Workforce recruitment and retention programs are largely the domain of the state budget. The House and Senate’s respective, highly similar initial budget proposals for 2024-25 contain THA-supported funding levels for these programs, including:

  • The Nursing Shortage Reduction Program to increase nursing school graduates: $46.8 million (an increase of about $18 million from 2022-23);
  • The Loan Repayment Program for Mental Health Professionals, which encourages those professionals to practice in a health professional shortage area: $28 million (a gigantic increase of $26 million);
  • The Nursing Faculty Loan Repayment Program to increase the number of nursing faculty: $7 million (increase of $4 million); and
  • The Graduate Medical Education (GME) Expansion Program, funded at a proposed $233 million to help keep Texas medical school students in Texas when they start residency, a strong indicator that they’ll stay there when their career finally begins.

In a proposed figure that would directly target rural services, Senate Bill 1 and House Bill 1 would also maintain the current $8 million in funding for $500 rural labor and delivery service add-on payments in Medicaid.

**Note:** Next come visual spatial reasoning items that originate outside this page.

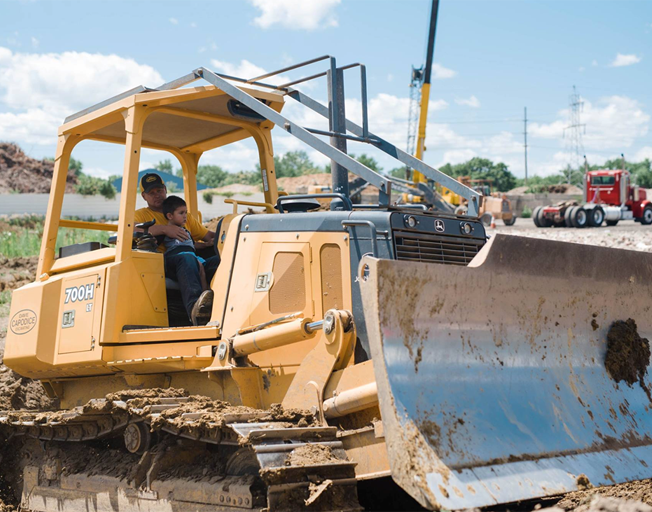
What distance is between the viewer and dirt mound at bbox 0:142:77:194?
37125 mm

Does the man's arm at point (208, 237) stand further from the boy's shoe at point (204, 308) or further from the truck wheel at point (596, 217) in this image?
the truck wheel at point (596, 217)

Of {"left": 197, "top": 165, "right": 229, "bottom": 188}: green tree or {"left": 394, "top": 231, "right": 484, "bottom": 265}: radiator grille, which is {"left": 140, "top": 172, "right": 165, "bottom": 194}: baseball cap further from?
{"left": 197, "top": 165, "right": 229, "bottom": 188}: green tree

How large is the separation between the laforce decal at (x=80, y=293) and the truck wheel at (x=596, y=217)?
29.6m

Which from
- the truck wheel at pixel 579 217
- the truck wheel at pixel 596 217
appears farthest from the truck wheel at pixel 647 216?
the truck wheel at pixel 579 217

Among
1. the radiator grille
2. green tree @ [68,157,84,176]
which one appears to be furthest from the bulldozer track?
green tree @ [68,157,84,176]

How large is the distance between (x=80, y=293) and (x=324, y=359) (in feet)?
7.67

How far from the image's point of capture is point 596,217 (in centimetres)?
3241

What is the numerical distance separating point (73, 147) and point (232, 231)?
2.11 meters

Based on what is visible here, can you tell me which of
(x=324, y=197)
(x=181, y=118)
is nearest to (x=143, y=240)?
(x=181, y=118)

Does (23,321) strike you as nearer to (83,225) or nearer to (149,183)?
(83,225)

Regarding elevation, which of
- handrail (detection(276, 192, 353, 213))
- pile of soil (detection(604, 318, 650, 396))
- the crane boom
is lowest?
pile of soil (detection(604, 318, 650, 396))

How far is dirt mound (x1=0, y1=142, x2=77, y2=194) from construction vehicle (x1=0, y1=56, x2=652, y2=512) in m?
32.7

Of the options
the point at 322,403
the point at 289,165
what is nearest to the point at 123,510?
the point at 322,403

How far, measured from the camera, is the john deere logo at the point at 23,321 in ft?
19.9
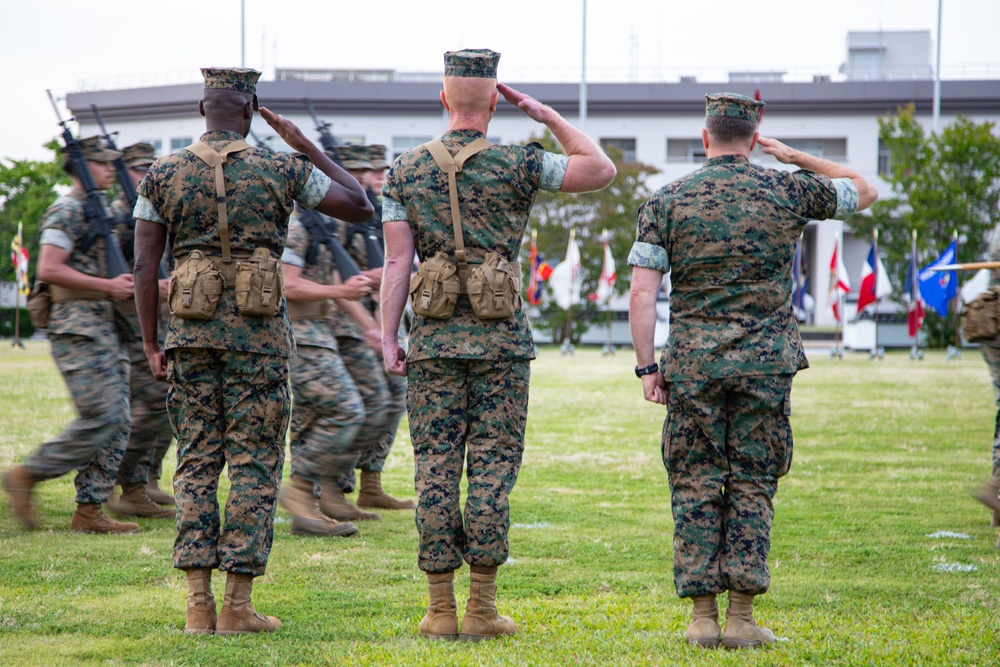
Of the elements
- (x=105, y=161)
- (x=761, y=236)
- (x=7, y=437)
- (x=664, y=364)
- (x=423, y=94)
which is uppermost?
(x=423, y=94)

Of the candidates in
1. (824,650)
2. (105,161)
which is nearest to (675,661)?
(824,650)

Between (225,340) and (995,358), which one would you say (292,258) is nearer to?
(225,340)

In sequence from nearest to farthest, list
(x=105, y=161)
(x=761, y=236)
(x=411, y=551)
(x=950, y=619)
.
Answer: (x=761, y=236) → (x=950, y=619) → (x=411, y=551) → (x=105, y=161)

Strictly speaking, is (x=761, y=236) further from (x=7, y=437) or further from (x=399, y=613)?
(x=7, y=437)

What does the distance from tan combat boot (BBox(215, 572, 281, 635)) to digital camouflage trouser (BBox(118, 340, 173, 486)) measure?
279cm

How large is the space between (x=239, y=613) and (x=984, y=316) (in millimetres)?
4766

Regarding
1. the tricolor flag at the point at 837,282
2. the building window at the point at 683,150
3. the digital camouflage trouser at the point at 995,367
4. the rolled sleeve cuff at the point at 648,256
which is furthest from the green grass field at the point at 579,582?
the building window at the point at 683,150

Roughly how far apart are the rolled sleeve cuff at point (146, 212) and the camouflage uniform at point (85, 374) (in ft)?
7.20

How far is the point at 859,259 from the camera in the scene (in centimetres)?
5241

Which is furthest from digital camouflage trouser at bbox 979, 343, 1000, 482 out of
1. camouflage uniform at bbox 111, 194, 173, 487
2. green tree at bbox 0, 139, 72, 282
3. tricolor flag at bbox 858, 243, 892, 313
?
green tree at bbox 0, 139, 72, 282

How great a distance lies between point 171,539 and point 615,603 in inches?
116

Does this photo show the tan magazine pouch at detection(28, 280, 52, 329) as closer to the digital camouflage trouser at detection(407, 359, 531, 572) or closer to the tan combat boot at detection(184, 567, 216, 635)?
the tan combat boot at detection(184, 567, 216, 635)

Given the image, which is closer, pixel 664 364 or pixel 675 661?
pixel 675 661

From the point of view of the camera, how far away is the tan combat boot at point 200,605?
450 centimetres
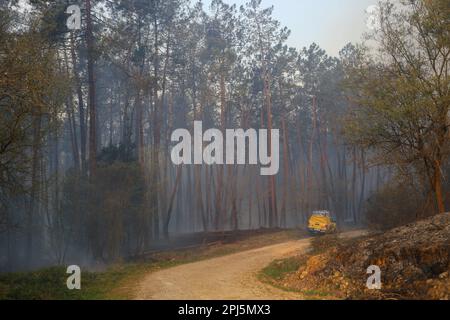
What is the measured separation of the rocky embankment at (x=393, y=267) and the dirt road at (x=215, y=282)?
1393mm

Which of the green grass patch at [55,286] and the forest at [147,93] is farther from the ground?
the forest at [147,93]

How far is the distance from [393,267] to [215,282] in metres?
5.54

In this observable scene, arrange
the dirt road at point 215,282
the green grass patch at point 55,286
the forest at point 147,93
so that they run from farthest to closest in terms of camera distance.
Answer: the forest at point 147,93 < the green grass patch at point 55,286 < the dirt road at point 215,282

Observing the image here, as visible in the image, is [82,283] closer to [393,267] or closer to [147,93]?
[393,267]

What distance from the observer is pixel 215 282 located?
44.7 ft

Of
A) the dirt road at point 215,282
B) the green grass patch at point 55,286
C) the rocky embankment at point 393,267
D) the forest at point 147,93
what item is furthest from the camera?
the forest at point 147,93

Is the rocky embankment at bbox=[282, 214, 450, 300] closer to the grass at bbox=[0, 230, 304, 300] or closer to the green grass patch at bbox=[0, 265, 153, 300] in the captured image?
the grass at bbox=[0, 230, 304, 300]

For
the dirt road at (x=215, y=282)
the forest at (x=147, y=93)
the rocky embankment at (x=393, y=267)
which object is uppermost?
the forest at (x=147, y=93)

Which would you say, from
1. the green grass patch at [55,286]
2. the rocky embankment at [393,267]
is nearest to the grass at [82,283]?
the green grass patch at [55,286]

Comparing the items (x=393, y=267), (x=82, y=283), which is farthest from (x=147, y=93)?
(x=393, y=267)

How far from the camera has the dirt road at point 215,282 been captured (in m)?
11.3

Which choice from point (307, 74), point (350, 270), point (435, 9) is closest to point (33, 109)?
point (350, 270)

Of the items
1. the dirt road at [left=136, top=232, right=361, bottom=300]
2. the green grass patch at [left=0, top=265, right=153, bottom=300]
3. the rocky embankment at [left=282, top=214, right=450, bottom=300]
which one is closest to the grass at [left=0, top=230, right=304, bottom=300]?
the green grass patch at [left=0, top=265, right=153, bottom=300]

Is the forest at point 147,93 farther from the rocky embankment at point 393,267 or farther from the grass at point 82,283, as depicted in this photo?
the rocky embankment at point 393,267
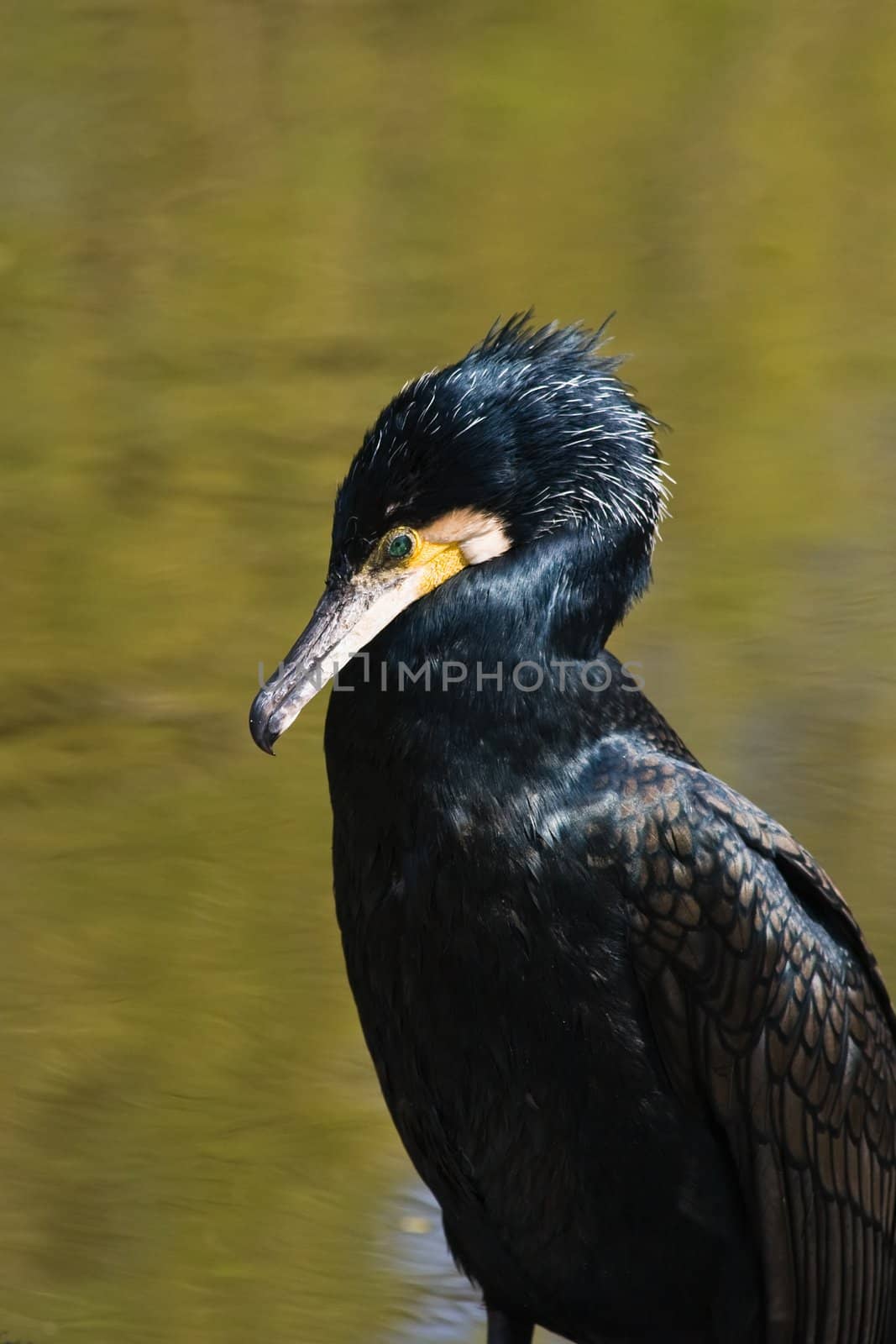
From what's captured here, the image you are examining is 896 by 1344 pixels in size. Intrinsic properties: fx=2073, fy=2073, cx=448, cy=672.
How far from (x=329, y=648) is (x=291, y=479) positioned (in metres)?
3.42

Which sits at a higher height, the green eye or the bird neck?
the green eye

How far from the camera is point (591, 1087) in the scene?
2.24 metres

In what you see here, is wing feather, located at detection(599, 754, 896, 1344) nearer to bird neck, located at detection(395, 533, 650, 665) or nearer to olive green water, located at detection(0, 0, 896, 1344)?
bird neck, located at detection(395, 533, 650, 665)

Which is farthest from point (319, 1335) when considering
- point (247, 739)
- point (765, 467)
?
point (765, 467)

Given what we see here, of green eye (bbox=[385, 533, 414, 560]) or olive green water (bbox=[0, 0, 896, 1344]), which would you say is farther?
olive green water (bbox=[0, 0, 896, 1344])

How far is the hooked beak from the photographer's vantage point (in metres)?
2.18

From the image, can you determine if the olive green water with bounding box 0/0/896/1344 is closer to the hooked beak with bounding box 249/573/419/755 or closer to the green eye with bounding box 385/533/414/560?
the hooked beak with bounding box 249/573/419/755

THA supports that funding, and the ongoing discussions about whether it should be adjusted upward. Rural outpatient add-on payment funding – as well as funding for safety-net and trauma care add-ons – would remain level as well. And money for additional inpatient psychiatric beds across the state would include the dollars for 85 beds in rural communities, with THA asking for a rate increase for those beds as well. Overall Medicaid funding gets a slight bump in the current budget version.

Henderson calls Medicaid “number one” in the state budget for rural concerns, and would also like to see hospitals explore enhanced regional collaboration to address bed capacity challenges. At the federal level, THA continues to advocate for delaying or abandoning harmful cuts that can damage rural hospitals, including federal sequestration cuts. THA is also pushing for Congress and the Centers for Medicare & Medicaid Services to strap a stronger legislative and regulatory leash on Medicare Advantage plans – which are notorious for delaying and denying care and have a significant rural impact.

“There are implications of [Medicare Advantage] for everyone, but it seems like it disproportionately affects rural communities where literally half of the community is Medicare-eligible,” Henderson said.